» **What you should do**
Each line from the one containing "New Zealand, site EFD_DCAMH01, 2020-06-22" through the end of the entries below should be transcribed exactly, and no other line.

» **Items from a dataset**

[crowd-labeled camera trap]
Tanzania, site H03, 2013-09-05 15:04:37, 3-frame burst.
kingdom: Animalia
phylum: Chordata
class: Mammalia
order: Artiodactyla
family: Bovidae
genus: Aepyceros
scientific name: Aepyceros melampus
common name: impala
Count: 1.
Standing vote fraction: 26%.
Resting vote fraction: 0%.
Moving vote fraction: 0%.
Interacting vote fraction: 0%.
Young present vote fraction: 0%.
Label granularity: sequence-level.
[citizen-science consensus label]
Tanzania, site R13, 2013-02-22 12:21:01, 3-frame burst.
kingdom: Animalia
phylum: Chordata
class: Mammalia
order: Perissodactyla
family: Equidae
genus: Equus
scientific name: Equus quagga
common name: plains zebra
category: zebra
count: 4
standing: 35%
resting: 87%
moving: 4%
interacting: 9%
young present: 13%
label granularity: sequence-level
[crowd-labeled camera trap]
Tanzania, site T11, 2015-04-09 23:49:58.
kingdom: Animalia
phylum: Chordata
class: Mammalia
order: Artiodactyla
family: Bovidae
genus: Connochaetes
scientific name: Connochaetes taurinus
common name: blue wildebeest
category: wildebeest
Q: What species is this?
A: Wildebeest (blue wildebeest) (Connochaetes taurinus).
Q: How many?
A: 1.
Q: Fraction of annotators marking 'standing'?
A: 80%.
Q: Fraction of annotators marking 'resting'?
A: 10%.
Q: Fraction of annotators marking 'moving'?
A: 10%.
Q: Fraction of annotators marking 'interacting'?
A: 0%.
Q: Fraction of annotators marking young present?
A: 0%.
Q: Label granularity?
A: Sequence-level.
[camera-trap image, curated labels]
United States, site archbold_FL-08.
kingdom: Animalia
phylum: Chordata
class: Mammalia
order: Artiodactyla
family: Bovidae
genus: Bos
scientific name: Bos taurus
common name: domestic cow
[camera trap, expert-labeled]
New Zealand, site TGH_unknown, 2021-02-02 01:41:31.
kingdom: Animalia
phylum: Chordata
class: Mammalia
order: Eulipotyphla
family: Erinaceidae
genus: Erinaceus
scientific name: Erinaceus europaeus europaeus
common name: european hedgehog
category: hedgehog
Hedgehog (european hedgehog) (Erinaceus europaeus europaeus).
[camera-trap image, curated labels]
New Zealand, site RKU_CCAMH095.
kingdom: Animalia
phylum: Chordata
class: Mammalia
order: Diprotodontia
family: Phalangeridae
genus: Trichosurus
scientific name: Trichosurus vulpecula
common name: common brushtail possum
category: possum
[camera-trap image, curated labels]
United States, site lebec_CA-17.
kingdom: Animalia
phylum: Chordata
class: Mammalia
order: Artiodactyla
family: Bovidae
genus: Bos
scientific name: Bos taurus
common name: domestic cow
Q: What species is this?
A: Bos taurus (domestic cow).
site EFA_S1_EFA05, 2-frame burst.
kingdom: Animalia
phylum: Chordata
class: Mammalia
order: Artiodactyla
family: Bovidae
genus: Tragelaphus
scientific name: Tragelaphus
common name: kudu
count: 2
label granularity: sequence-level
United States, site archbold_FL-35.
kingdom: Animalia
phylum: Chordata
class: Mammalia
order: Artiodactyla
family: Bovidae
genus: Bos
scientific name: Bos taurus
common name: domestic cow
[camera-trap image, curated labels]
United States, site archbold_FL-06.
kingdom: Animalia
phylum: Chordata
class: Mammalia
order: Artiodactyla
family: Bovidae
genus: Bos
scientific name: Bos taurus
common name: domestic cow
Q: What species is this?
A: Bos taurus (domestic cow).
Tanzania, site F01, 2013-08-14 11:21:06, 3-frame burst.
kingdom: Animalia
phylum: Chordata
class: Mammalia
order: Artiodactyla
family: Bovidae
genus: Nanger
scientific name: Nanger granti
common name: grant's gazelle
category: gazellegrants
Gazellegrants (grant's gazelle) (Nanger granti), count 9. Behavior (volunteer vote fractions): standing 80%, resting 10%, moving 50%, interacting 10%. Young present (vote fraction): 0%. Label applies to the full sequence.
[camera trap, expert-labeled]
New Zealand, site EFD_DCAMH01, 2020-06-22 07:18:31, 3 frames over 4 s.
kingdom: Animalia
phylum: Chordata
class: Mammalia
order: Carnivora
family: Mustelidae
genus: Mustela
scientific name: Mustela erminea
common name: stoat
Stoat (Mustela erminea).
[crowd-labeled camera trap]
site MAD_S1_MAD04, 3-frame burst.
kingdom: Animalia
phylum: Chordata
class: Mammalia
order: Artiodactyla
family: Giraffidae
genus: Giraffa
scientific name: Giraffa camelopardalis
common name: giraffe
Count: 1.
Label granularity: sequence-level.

» **Solution below**
New Zealand, site EFD_DCAMH01, 2020-06-22 07:18:31, 3 frames over 4 s.
kingdom: Animalia
phylum: Chordata
class: Mammalia
order: Carnivora
family: Mustelidae
genus: Mustela
scientific name: Mustela erminea
common name: stoat
Stoat (Mustela erminea).
[crowd-labeled camera trap]
site MAD_S1_MAD04, 3-frame burst.
kingdom: Animalia
phylum: Chordata
class: Mammalia
order: Artiodactyla
family: Giraffidae
genus: Giraffa
scientific name: Giraffa camelopardalis
common name: giraffe
Count: 1.
Label granularity: sequence-level.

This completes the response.